> _What the exercise asks_:
Count the lines below that contain the string "rocky", treating uppercase and lowercase as different. Reply with the number alone.

> _Exercise inputs_:
_ _ _ _ _
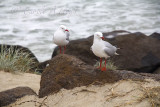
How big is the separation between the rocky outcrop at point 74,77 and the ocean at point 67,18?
652 cm

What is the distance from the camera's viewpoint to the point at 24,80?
5.91 metres

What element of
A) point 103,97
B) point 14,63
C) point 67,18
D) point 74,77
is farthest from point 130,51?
point 67,18

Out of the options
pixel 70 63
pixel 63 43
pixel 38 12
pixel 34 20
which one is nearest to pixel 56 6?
A: pixel 38 12

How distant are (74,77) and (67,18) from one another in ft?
35.6

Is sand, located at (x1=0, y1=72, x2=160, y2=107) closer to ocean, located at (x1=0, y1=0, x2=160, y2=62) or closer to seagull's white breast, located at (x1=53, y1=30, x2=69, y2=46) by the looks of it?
seagull's white breast, located at (x1=53, y1=30, x2=69, y2=46)

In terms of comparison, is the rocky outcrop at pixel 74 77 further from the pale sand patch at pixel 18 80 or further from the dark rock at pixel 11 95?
the pale sand patch at pixel 18 80

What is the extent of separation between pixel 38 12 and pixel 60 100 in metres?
12.3

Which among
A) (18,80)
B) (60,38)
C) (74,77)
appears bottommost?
(18,80)

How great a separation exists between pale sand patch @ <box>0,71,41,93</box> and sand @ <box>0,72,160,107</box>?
1.60 metres

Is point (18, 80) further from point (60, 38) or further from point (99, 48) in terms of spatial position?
point (99, 48)

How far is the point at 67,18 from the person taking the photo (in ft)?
47.4

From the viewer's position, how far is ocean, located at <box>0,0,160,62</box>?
39.9 ft

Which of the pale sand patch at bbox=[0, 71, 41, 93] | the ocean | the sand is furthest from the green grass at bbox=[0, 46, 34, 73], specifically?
the ocean

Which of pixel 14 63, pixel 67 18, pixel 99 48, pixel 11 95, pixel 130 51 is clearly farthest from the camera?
pixel 67 18
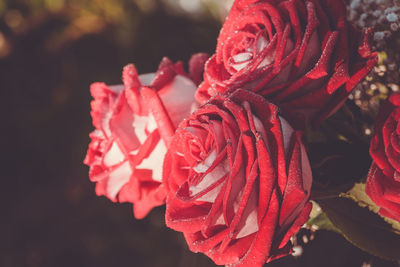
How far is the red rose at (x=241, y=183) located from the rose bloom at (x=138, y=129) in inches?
2.3

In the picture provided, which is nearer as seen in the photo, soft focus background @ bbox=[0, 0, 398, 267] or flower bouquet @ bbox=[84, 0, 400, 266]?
flower bouquet @ bbox=[84, 0, 400, 266]

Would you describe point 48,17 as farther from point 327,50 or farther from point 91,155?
point 327,50

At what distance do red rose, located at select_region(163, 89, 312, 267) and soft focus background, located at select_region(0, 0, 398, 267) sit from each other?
2.30ft

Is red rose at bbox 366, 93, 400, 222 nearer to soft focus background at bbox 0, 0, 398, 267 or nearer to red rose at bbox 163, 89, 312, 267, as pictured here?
red rose at bbox 163, 89, 312, 267

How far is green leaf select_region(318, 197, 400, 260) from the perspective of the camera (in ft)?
0.97

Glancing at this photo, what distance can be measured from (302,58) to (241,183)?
0.10 metres

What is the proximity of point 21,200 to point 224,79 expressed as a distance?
114 centimetres

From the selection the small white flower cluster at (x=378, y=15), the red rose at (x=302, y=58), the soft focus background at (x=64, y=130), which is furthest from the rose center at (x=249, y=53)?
the soft focus background at (x=64, y=130)

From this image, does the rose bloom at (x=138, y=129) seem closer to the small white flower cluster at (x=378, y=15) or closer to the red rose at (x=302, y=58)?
the red rose at (x=302, y=58)

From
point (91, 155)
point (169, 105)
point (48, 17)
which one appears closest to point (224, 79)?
point (169, 105)

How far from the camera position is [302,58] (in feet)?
0.90

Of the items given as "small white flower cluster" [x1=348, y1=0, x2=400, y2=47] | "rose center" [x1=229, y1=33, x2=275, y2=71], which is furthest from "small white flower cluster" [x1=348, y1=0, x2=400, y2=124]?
"rose center" [x1=229, y1=33, x2=275, y2=71]

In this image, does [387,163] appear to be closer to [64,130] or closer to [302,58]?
[302,58]

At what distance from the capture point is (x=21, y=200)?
1.25 m
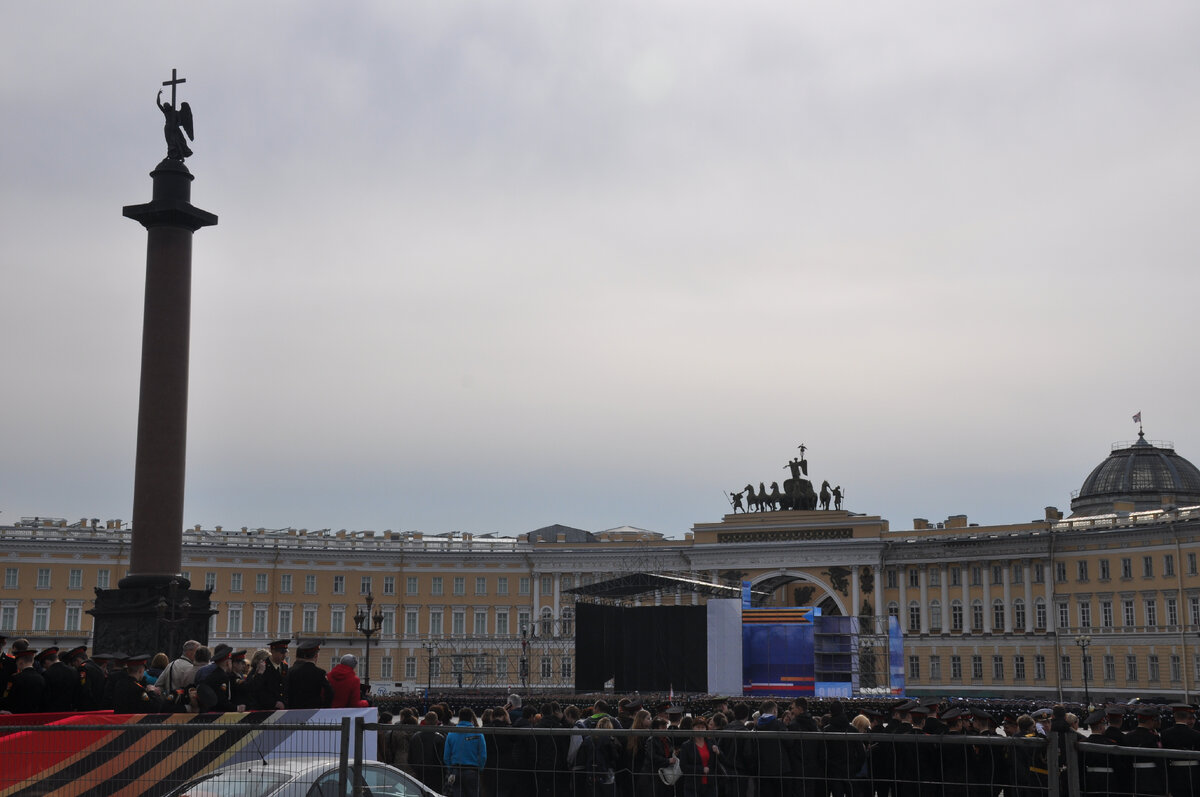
_ _ _ _ _
> _Complete answer_:
2